Rachel Gotbaum: So it sounds like it’s still a bit of a mixed bag of pros and cons right now.
Isaac Kohane: Well, the cons are a many of the cons that Dr. Hightower brought up already, which is if we’re not careful, it could pour concrete over existing biases. But I want to be optimistic and say, for example, these AI programs now can actually read a patient note and look at clinical trials and say, “Are there trials that this patient could qualify for?” That alone, just getting more people involved in clinical trials, I think will ultimately be an important contribution to leveling the playing field. Also, just reading the literature — I don’t know about you, but I try to stay up to speed with literature, but to do so, I just skim titles or, on a good day, abstracts of the papers I want to read. If I could have, as I have recently, get these chatbots to actually summarize a paper for me, I know much better which papers I want to invest time to actually understand.
Rachel Gotbaum: So at this point in its development, where do you think AI should be used and where should it not be used in medicine?

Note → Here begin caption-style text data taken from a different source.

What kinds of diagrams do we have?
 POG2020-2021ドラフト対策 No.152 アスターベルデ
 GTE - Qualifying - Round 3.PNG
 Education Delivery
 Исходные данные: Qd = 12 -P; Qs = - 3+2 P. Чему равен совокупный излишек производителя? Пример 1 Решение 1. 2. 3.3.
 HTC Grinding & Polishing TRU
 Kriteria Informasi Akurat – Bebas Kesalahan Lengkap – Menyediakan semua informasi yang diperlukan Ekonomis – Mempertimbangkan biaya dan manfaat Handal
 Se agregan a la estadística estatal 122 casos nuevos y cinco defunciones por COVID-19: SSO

Isaac Kohane: I think that at present, AI should be used for where human beings are the weakest — namely, in knowing everything about all their patients and being as alert at 6:00 in the evening as they are at 8:00 in the morning. I don’t think at this time that AI should be used instead of the human intuition, the human contact, the human common sense that doctors bring to bear in their patient interactions. And I think by using AI widgets for its strengths and our human strengths as doctors, that we’ll probably have the best outcome. The worst outcomes will be doctors who don’t use AI and AI that doesn’t use doctors.
Maia Hightower: So AI is decision support, not decision maker.
Rachel Gotbaum: Thank you both very much.
Isaac Kohane: Thank you.
Maia Hightower: Thank you so much, Rachel. This has been wonderful.
Rachel Gotbaum: That’s Dr. Maia Hightower. She’s chief digital and technology officer at University of Chicago Medicine, and the CEO of Equality AI. And Dr. Isaac Kohane. He’s chair of the Department of Biomedical Informatics at Harvard Medical School and coeditor of the “AI in Medicine” series in NEJM.